Il primo ricordo vivo che ho dei Metallica è relativo alla première del video della tanto vituperata “St. Anger” ed è un’immagine di me che risale a più di 10 anni fa, quando seduto sul divano di casa dei miei attendevo con ansia di verificare se il clamore sgolato dal vj di turno valesse la metà della canzone che ero sul punto di ascoltare, anzi vedere.

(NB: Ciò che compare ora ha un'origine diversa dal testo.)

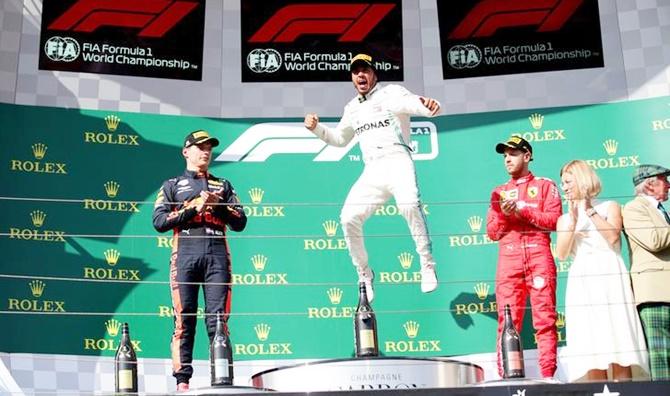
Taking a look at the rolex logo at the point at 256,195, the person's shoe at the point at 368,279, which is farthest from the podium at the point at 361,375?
the rolex logo at the point at 256,195

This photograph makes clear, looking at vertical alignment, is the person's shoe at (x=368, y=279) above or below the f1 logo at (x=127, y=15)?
below

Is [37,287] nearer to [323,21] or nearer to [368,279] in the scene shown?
[368,279]

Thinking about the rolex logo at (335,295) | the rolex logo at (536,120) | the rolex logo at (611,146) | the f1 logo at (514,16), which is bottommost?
the rolex logo at (335,295)

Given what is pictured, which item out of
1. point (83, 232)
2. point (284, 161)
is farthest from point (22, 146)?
point (284, 161)

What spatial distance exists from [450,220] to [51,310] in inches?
103

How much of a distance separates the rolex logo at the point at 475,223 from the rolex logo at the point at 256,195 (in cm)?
138

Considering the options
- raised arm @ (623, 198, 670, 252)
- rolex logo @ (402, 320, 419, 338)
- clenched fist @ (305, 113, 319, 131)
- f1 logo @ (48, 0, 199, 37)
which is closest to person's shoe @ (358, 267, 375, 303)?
rolex logo @ (402, 320, 419, 338)

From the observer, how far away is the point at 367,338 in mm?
5957

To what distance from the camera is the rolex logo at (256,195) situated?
8.28 m

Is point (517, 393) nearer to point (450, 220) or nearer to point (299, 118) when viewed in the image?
point (450, 220)

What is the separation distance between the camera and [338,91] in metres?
8.74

Ecco, prendiamo e riavvolgiamo il nastro da capo, perché preferisco parlare con il corpo e l’anima di quello che sono diventato dopo, ovvero un loro fan nonostante quello che, appunto, mi toccò sentire. A James Hatfield gli auguri li faccio (idealmente) senza dovergli rimproverare niente, avendo abbandonato da tempo il partito di quelli che a lui e alla sua compagine sono arrivati a rimproverare le cose più disparate, senza mai pensare minimamente alla più semplice delle spiegazioni: e cioè che un gruppo travolto dal successo, dopo avere scritto almeno 5 delle pietre miliari del rock moderno, potesse avere perso la voglia e l’ispirazione senza per questo mancare di rispetto a nessuno.

I Metallica – assieme ad altri illustri colleghi – hanno dettato le coordinate del metal moderno, portandolo a un livello di fama e riconoscibilità che senza le loro pur clamorose scivolate non sarebbe mai arrivato a essere tale. Certo che ne è passato di tempo da quando un giovane e robusto chitarrista non ancora cantante, alle prese un po’ con Bach e un po’ con le cover dei Rush, decise di unirsi a quelli che (fatta eccezione per la permanenza lampo di Dave Mustaine, la scomparsa prematura del genio Cliff Burton e la defenestrazione del sostituto illustre Jason Newsted) sarebbero rimasti al suo fianco per oltre 30 anni, ovvero fino ai giorni nostri.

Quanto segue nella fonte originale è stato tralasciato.